SANITATION – IN DEPTH RESEARCH: PUBLIC TOILETS

After a public consultation of informal sector workers highlighted that public toilets were an essential and missing piece of urban infrastructure, Transparent Chennai decided to undertake a detailed study of these toilets in the city.

We first gathered basic data about toilets. According to the city’s responses to our RtI, Chennai only has a total of 715 public toilets, indicating an acute shortage of public toilets relative to need. Moreover, Chennai Corporation does not maintain a central repository of the number and locations of public toilets within the city at all; only the Zonal offices have this information. Our team also found discrepancies in information acquired directly from the zonal offices and when the same data was requested through RtI. Zonal data listed a total of 572 public toilets while that from RtI showed 715. Such discrepancies in raw data indicate a weak foundation on the basis of which plans and policies are formulated.
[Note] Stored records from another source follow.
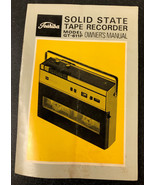 Vintage Toshiba GT-611P Tape Recorder Original Factory 9 page Owners Manual - $9.65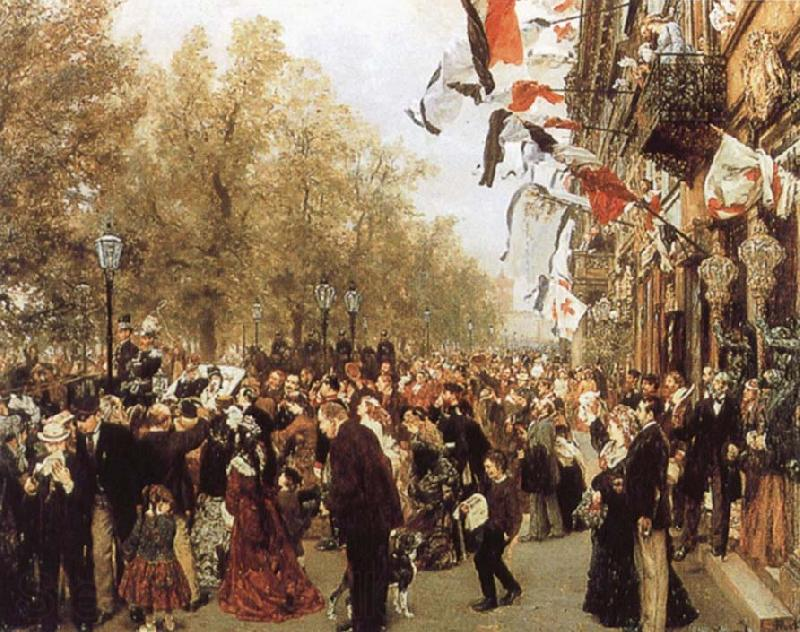 Adolph von Menzel Departure of King Whilelm i for the Front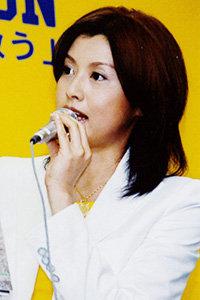 fujiwara0523.jpg
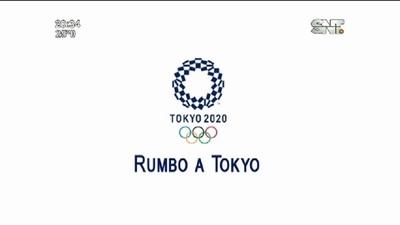 Levantaran estado de emergencia en Tokio a casi un mes antes del inicio de los Juegos Olímpicos.
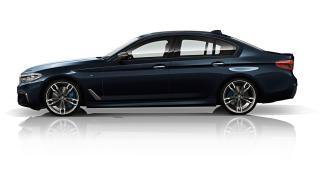 Nuevo BMW M5 xDrive (III)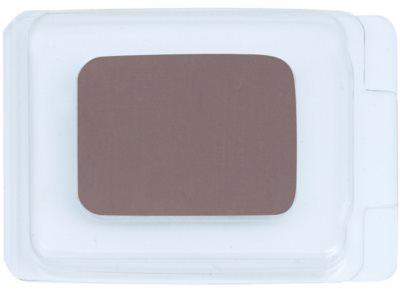 Pierre René Eyes Match System paleta de sombras para preenchimento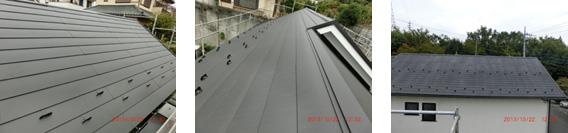 屋根葺き替え施工例1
Our team’s mapping and survey of all toilets in Zone 4, which had a total of 49 toilets to serve a population of 4 lakhs, revealed unexpected ground realities. While one would expect women to be thronging these toilets, the contrary was true during our field visits and interviews with caretakers. Not many women and negligible numbers of children were seen to be using these toilets. What could be the reasons for this surprising finding?

Firstly, a number of the toilets were not well maintained. Problems like blocked sewers, insufficient or no lighting, stench, and structural damages like cracked ceilings, seepage, and absence of doors in individual latrines were common. Secondly, users were being charged for the services they availed despite a reported ban against pay-and-use toilets, and the user fees varied from one toilet facility to another. Thirdly, it was clear even from our observations that these toilets were not in areas where they would most be needed. Often, the toilets were in areas with sparse populations or limited foot traffic, away from informal settlements, marketplaces and bus-stops, and were often hidden by walls or trees.

Toilets and Undeveloped Slums

Toilets and Undeveloped Slums

The map above, which we created by juxtaposing data of undeclared slums taken from the TNSCB with our map of toilets in Zone 4, confirmed our suspicions from the field. Undeclared slums are likely to be areas of highest need for sanitation, because they are slums in which no state money has been put towards environmental improvements. Yet, there are multiple toilets in locations where there are no undeclared slums recorded at all (red arrows), suggesting that toilets are not being built strategically to address the greatest needs.

Our interviews with government officials from Metrowater, the Slum Clearance Board, and the Corporation of Chennai’s zonal offices highlighted the absence of accountability for public toilets, as well as for sanitation for the poor as a whole. At the zonal level, sanitary inspectors report to the Zonal Heath Officer and are responsible for public health in designated wards, including monitoring toilets. Unfortunately, these inspectors, who make daily rounds of their wards and are most aware of the local sanitation needs and problems, have no authority over the zonal engineers who actually maintain, construct, and demolish toilets. At the city level, there is no department, agency, or individual exclusively responsible for increasing access to sanitation for the poor, and residents in undeclared slums are largely overlooked.